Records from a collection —
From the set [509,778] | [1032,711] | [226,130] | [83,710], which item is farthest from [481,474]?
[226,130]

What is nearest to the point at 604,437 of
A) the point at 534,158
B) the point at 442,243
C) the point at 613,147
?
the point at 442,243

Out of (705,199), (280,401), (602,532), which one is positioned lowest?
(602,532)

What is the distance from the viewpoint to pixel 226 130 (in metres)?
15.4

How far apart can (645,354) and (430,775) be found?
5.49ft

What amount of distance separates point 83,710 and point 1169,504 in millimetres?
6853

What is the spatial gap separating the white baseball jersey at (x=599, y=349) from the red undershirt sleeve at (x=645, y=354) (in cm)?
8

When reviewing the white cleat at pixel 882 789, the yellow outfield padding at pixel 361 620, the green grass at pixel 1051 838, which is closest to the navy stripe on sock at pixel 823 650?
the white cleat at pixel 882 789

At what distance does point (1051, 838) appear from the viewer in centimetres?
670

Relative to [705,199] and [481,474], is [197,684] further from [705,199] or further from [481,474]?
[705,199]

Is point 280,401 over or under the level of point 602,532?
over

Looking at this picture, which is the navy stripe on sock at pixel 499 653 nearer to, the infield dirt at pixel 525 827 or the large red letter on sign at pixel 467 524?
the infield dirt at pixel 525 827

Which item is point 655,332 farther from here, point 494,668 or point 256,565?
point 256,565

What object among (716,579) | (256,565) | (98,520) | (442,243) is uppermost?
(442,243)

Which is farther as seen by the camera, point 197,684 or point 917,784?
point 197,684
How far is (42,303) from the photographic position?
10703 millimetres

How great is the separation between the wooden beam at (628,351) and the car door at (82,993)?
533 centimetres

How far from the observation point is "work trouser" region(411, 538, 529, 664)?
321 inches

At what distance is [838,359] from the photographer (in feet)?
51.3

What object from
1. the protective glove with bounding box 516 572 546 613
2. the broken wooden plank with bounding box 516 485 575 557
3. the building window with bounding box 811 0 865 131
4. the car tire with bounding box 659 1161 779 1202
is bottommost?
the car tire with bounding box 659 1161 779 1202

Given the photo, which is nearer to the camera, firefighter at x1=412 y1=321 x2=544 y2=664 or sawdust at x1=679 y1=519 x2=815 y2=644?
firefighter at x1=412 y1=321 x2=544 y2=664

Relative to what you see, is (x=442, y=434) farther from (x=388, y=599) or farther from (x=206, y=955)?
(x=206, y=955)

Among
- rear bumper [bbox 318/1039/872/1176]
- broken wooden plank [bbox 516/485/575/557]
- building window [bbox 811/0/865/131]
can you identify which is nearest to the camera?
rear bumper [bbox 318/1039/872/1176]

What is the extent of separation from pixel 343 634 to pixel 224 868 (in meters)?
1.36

Written instruction — Retype the rows above, starting with the line that contains "How great is" and continuing through the end of the rows, including both ends.

Problem solution —
How great is the separation between the wooden beam at (628,351) and the car door at (82,993)?
533 centimetres

How far from the observation point is "work trouser" region(411, 538, 529, 664)?
321 inches

At what distance is [838,359] from the photographer (in feet)?
51.3

What object from
1. the protective glove with bounding box 516 572 546 613
2. the broken wooden plank with bounding box 516 485 575 557
3. the building window with bounding box 811 0 865 131
4. the car tire with bounding box 659 1161 779 1202
is bottommost?
the car tire with bounding box 659 1161 779 1202

Given the photo, which is nearer to the camera, firefighter at x1=412 y1=321 x2=544 y2=664 or sawdust at x1=679 y1=519 x2=815 y2=644?
firefighter at x1=412 y1=321 x2=544 y2=664

Relative to what you see, is (x=442, y=434) farther from (x=388, y=599) or farther from (x=206, y=955)?
(x=206, y=955)

Among
- rear bumper [bbox 318/1039/872/1176]
- broken wooden plank [bbox 516/485/575/557]
- building window [bbox 811/0/865/131]
can you identify which is nearest to the camera?
rear bumper [bbox 318/1039/872/1176]

What is the extent of separation from pixel 343 634 to pixel 224 868 (in meters)?
1.36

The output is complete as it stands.